Here's hoping that Shannon Ware's retirement provides a fresh start for the board that oversees the main non-profit provider of mental health care in Central Kentucky.
To become an effective force for accountability, the 20 volunteers from 17 counties will have to change their policies, institutional habits and, perhaps most of all, their attitudes.
They also should amend their bylaws to require more business and financial expertise on a board that oversees a $150 million a year operation, employing 2,100 people and serving 30,000 clients.
Also, while institutional memory is valuable, the Bluegrass Regional Mental Health-Mental Retardation Board should take steps to recruit more new members whose fresh perspectives won't be clouded by preexisting loyalties.
One thing is certain. The board was asleep at the wheel as outgoing CEO Ware and her husband, the former CEO Joseph Toy, feathered their financial nests and those of their inner circle in the central administration.
While front-line caregivers toiled for low wages and went without raises, Toy and Ware together took home more than $1 million in total compensation in 2010.
The board's disengagement comes through all too painfully in state Auditor Adam Edelen's recent report on an audit that was spurred by John Cheves' reporting in the Herald-Leader.
One of many examples: The board has no policy or process fro anonymously reporting concerns or wrongdoing. In 2008 when a former employee alerted a board member that Toy, then the president and CEO, and Ware, a vice president, were involved in a romantic relationship — "an inherent conflict of interest," according to the auditor — the board member advised the retiree to file a formal grievance. Board members informally discussed the conflict but never took any action.
Later when the relationship was widely known, prompting Toy to resign as CEO, the board hired him for $200,000 a year to oversee a small spin-off company. That decision did prompt the resignation of one board member, who told auditors, "they hired him back on at this unbelievable salary to run a little dinky company."
Toy and Ware doled out more than $2.8 million in supplemental retirement benefits — ostensibly to retain critical employees — but with no formal criteria and with no board scrutiny of who was receiving the benefits or why.
The board made no effort to determine whether the program was effective even though, as the auditor said, health care professionals, not administrators, are considered the most difficult to retain. Board scrutiny could have ensured that the extra benefits incentivized "other employees in health care positions, instead of being repeatedly provided to the same group of central administrative employees," the audit said.
Auditors discovered that board members who should have been overseeing the expensive program didn't even understand it.

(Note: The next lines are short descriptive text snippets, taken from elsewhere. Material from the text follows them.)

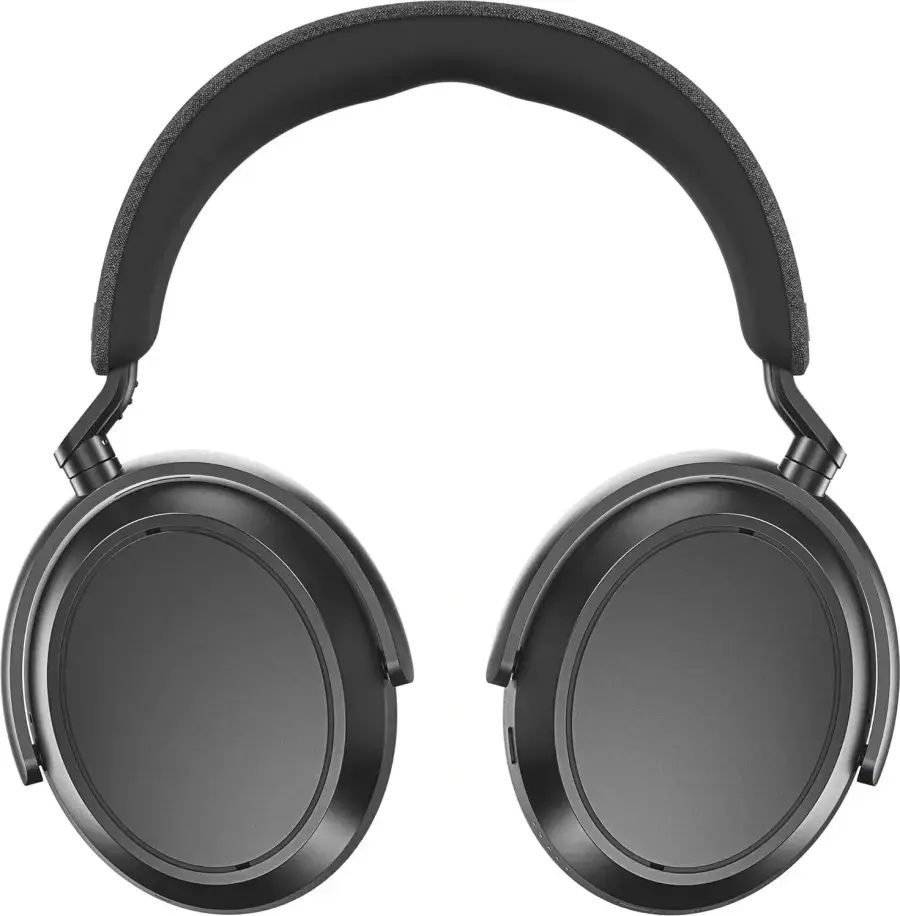 Навушники Sennheiser MOMENTUM 4 Wireless Graphite (700383)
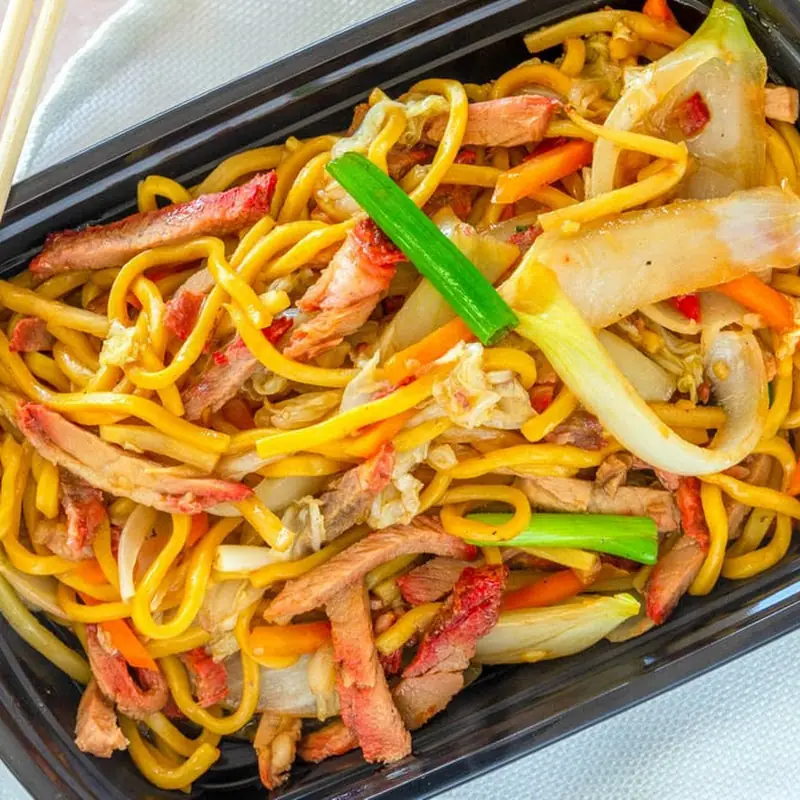 Hot & Spicy Chicken (Large)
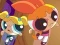 Игра The Powerpuff girls hypno bliss онлайн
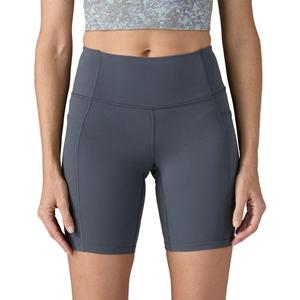 Женские шорты Maipo 8 Patagonia, Smolder Blue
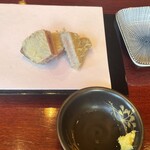 ozashiki tempura tenmasa Marubiru Ten - 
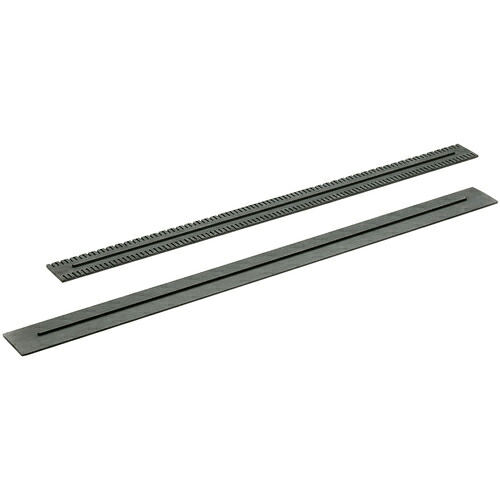 【SALE通貨価値】KARCHER ( ケルヒャー ) スクイジーゴム 2枚入 1,080粍 耐油性 半澄み切った() ( 6.273-209.0 )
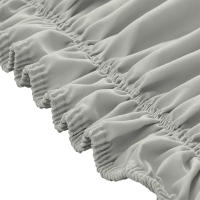 Envolvente De Cama Elástico Funda De Cama Suave Y Cómoda Resistente Al Desvanecimiento Protector De Cama Sin Superficie Couvre Lit - details 8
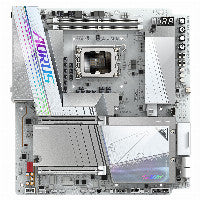 GIGABYTE Z890 AORUS Tachyon ICE (Z890,S1851,eATX,DDR5) – Ansicht 2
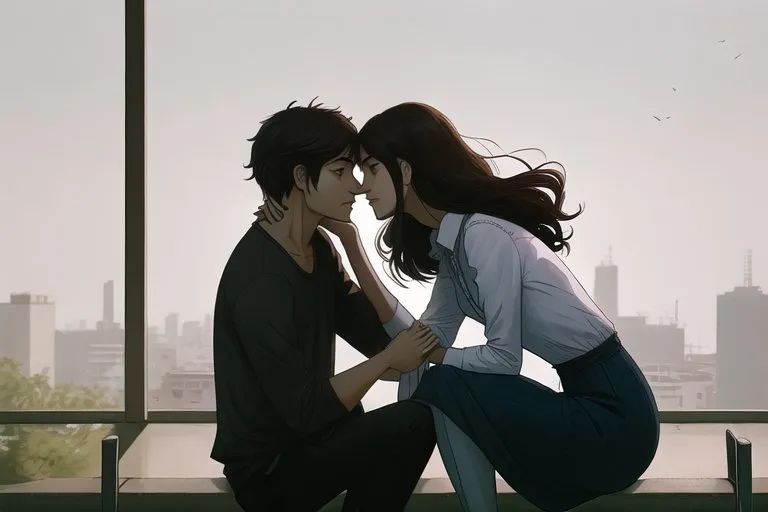 INFJ与ISTP的兼容性｜INFJ与ISTP相处合适吗？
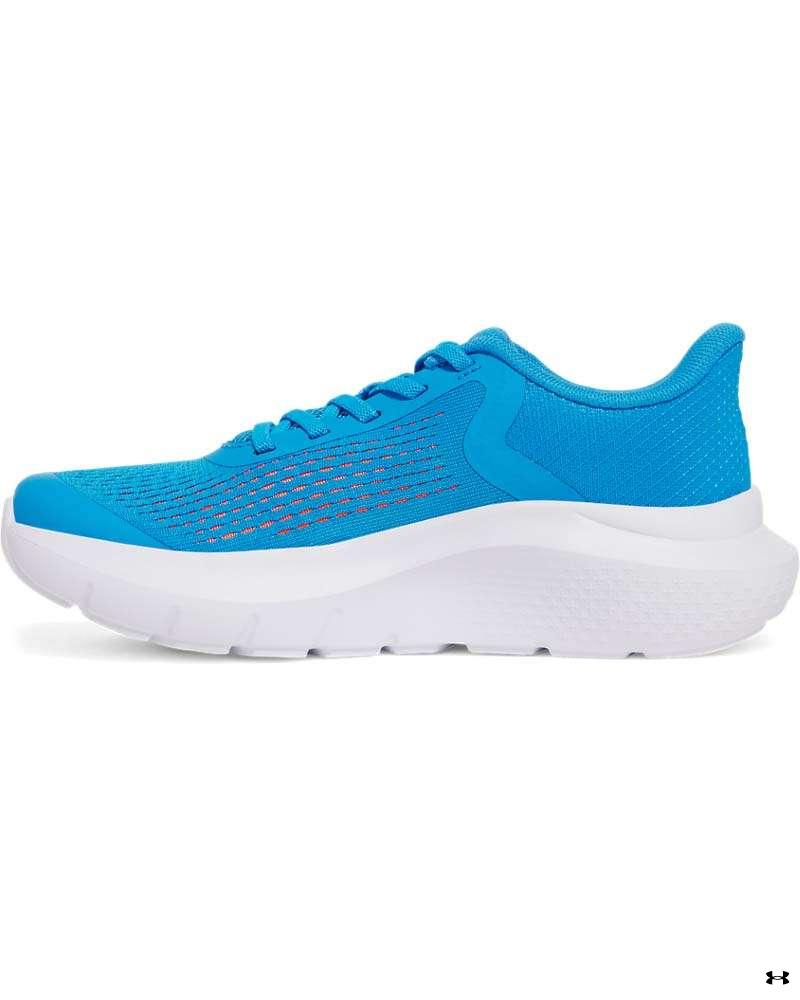 UA Rogue 5 AL Boys' Pre-School Running Shoes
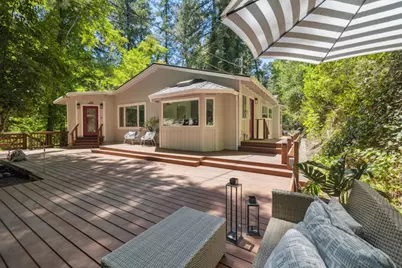 200 Shady Ln, Boulder Creek, CA 95006 - Photo 5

Bluegrass — which runs community mental health centers, programs for the developmentally disabled, Eastern State Hospital and the Oakwood residential facility for adults — has a vital role to play.
Most of the millions that flow through Bluegrass are taxpayer dollars.
Edelen's report offers recommendations that the board should adopt, along with a more aggressive commitment to upholding the public's trust.
The board now faces its most important task: hiring a new leader for the organization. But, first, the board should reform itself.